__EXERCISE__: Copy out the material in full. Leave every line as it is.
----------
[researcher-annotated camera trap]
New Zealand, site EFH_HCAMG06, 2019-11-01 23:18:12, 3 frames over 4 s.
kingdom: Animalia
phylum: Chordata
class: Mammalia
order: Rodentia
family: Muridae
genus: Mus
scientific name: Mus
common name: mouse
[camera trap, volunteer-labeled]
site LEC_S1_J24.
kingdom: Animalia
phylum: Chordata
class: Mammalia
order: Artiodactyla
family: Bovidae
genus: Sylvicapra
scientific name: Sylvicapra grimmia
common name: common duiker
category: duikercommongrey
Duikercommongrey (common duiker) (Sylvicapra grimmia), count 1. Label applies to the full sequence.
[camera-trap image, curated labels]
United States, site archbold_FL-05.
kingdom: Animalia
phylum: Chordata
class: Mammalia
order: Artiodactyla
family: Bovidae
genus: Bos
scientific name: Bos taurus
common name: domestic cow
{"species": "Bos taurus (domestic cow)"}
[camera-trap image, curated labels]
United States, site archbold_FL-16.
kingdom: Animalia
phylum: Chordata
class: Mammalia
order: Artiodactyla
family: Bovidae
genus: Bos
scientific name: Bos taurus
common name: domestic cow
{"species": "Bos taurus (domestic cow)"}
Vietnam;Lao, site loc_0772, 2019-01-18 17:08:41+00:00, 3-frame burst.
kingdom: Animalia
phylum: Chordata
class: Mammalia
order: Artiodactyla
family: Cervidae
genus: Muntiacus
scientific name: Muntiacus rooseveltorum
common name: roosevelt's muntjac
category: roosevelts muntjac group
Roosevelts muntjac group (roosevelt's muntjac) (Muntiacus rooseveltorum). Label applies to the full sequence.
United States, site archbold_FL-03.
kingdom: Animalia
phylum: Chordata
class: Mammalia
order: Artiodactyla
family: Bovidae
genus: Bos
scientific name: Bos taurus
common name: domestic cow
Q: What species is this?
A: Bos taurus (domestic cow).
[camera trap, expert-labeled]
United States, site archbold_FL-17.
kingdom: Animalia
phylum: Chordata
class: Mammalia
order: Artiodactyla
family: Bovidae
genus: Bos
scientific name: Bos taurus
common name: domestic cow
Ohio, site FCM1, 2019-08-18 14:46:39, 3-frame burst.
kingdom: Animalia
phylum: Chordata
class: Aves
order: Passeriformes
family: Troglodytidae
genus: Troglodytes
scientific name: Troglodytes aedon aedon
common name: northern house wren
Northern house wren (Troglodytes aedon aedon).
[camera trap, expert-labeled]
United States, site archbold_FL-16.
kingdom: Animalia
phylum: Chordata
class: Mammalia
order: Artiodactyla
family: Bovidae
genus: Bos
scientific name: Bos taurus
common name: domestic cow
----------
__ANSWER TO THE PROBLEM__:
[researcher-annotated camera trap]
New Zealand, site EFH_HCAMG06, 2019-11-01 23:18:12, 3 frames over 4 s.
kingdom: Animalia
phylum: Chordata
class: Mammalia
order: Rodentia
family: Muridae
genus: Mus
scientific name: Mus
common name: mouse
[camera trap, volunteer-labeled]
site LEC_S1_J24.
kingdom: Animalia
phylum: Chordata
class: Mammalia
order: Artiodactyla
family: Bovidae
genus: Sylvicapra
scientific name: Sylvicapra grimmia
common name: common duiker
category: duikercommongrey
Duikercommongrey (common duiker) (Sylvicapra grimmia), count 1. Label applies to the full sequence.
[camera-trap image, curated labels]
United States, site archbold_FL-05.
kingdom: Animalia
phylum: Chordata
class: Mammalia
order: Artiodactyla
family: Bovidae
genus: Bos
scientific name: Bos taurus
common name: domestic cow
{"species": "Bos taurus (domestic cow)"}
[camera-trap image, curated labels]
United States, site archbold_FL-16.
kingdom: Animalia
phylum: Chordata
class: Mammalia
order: Artiodactyla
family: Bovidae
genus: Bos
scientific name: Bos taurus
common name: domestic cow
{"species": "Bos taurus (domestic cow)"}
Vietnam;Lao, site loc_0772, 2019-01-18 17:08:41+00:00, 3-frame burst.
kingdom: Animalia
phylum: Chordata
class: Mammalia
order: Artiodactyla
family: Cervidae
genus: Muntiacus
scientific name: Muntiacus rooseveltorum
common name: roosevelt's muntjac
category: roosevelts muntjac group
Roosevelts muntjac group (roosevelt's muntjac) (Muntiacus rooseveltorum). Label applies to the full sequence.
United States, site archbold_FL-03.
kingdom: Animalia
phylum: Chordata
class: Mammalia
order: Artiodactyla
family: Bovidae
genus: Bos
scientific name: Bos taurus
common name: domestic cow
Q: What species is this?
A: Bos taurus (domestic cow).
[camera trap, expert-labeled]
United States, site archbold_FL-17.
kingdom: Animalia
phylum: Chordata
class: Mammalia
order: Artiodactyla
family: Bovidae
genus: Bos
scientific name: Bos taurus
common name: domestic cow
Ohio, site FCM1, 2019-08-18 14:46:39, 3-frame burst.
kingdom: Animalia
phylum: Chordata
class: Aves
order: Passeriformes
family: Troglodytidae
genus: Troglodytes
scientific name: Troglodytes aedon aedon
common name: northern house wren
Northern house wren (Troglodytes aedon aedon).
[camera trap, expert-labeled]
United States, site archbold_FL-16.
kingdom: Animalia
phylum: Chordata
class: Mammalia
order: Artiodactyla
family: Bovidae
genus: Bos
scientific name: Bos taurus
common name: domestic cow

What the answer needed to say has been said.